Vitalik Buterin Proposes Solutions for Ethereum’s MEV Problem

Ethereum founder Vitalik Buterin recently addressed the MEV problem in a blog post  arguing that the community should pursue a two-pronged approach focused on MEV minimization and MEV quarantining

The first strategy revolves around minimizing the information available to block producers, thus reducing the revenue bots are able to capture. The second involves accepting the existence of the MEV economy but trying to limit its impact on fees by separating the task of ordering blocks from the rest of the validation process. 

One way to achieve MEV minimization would be to promote what Buterin calls “MEV-free alternatives to Uniswap.”
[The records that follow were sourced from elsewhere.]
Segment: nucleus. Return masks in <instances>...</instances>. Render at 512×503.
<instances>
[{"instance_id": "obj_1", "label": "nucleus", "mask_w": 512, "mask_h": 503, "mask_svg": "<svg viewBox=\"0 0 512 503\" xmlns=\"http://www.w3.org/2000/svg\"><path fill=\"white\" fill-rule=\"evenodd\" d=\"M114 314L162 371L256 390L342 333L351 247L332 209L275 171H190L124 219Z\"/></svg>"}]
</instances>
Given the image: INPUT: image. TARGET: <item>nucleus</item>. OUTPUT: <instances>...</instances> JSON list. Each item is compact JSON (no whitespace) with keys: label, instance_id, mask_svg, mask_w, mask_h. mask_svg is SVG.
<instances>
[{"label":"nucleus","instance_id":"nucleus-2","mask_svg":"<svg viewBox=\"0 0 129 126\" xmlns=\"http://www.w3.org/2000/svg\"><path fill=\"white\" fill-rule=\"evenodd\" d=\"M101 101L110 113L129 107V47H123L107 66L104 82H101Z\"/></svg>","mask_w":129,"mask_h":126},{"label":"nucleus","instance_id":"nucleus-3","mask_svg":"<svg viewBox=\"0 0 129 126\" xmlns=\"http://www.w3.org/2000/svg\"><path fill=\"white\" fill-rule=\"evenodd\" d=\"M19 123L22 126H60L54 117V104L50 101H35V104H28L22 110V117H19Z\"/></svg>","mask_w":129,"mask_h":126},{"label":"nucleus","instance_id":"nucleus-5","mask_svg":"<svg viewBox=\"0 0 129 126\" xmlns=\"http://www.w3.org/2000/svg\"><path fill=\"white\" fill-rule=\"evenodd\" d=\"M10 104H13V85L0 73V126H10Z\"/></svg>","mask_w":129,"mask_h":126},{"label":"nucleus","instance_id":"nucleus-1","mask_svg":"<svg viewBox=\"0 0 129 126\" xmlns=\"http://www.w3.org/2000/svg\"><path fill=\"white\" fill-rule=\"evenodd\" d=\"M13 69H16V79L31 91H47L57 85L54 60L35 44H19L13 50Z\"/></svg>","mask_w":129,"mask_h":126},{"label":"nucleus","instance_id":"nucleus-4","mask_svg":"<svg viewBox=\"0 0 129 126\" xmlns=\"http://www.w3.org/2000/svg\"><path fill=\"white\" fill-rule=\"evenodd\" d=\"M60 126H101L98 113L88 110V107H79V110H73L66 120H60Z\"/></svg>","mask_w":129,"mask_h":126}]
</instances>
Because of its public liquidity pool model, Uniswap creates significant MEV opportunities for bots, which exploit small price fluctuations that occur between trades being initiated and blocks being printed. In contrast to Uniswap’s peer-to-pool system, Decentralized Exchanges (DeXs) like CoWswap deploy a peer-to-peer model that limits the trading data available to bots before it is posted to the blockchain.

Meanwhile, at the protocol level, Buterin highlighted the potential for encrypted mempools to prevent MEV strategies such as sandwich attacks, which place transactions before and after trades to exploit them for profit.

Although he said it is worth pursuing, Buterin noted that MEV minimization alone won’t be sufficient and Ethereum will need some kind of MEV quarantining too. To that end, he welcomed moves to introduce a concept known as proposer-builder separation (PBS).

Proposer-Builder Separation

Under the current model, Ethereum validators create and broadcast blocks to the rest of the network. But going forward, the Ethereum roadmap includes plans to transition to a PBS model 

PPBS splits the tasks of creating and distributing blocks across multiple validators. Block builders are responsible for selecting and ordering the transactions in each block. Independent block proposers cannot see the contents of the block, they simply choose the most profitable one and broadcast it to the network.

Separating block builders and proposers would make it much harder to profit from the inclusion/exclusion and order of transactions, completely reconfiguring the economics of MEV. 

PBS might not completely do away with Bots, but it would place them on a more even playing field with genuine users. By limiting opportunities for MEV extraction, it could significantly reduce Ethereum’s bot activity and drive down fees for everyone.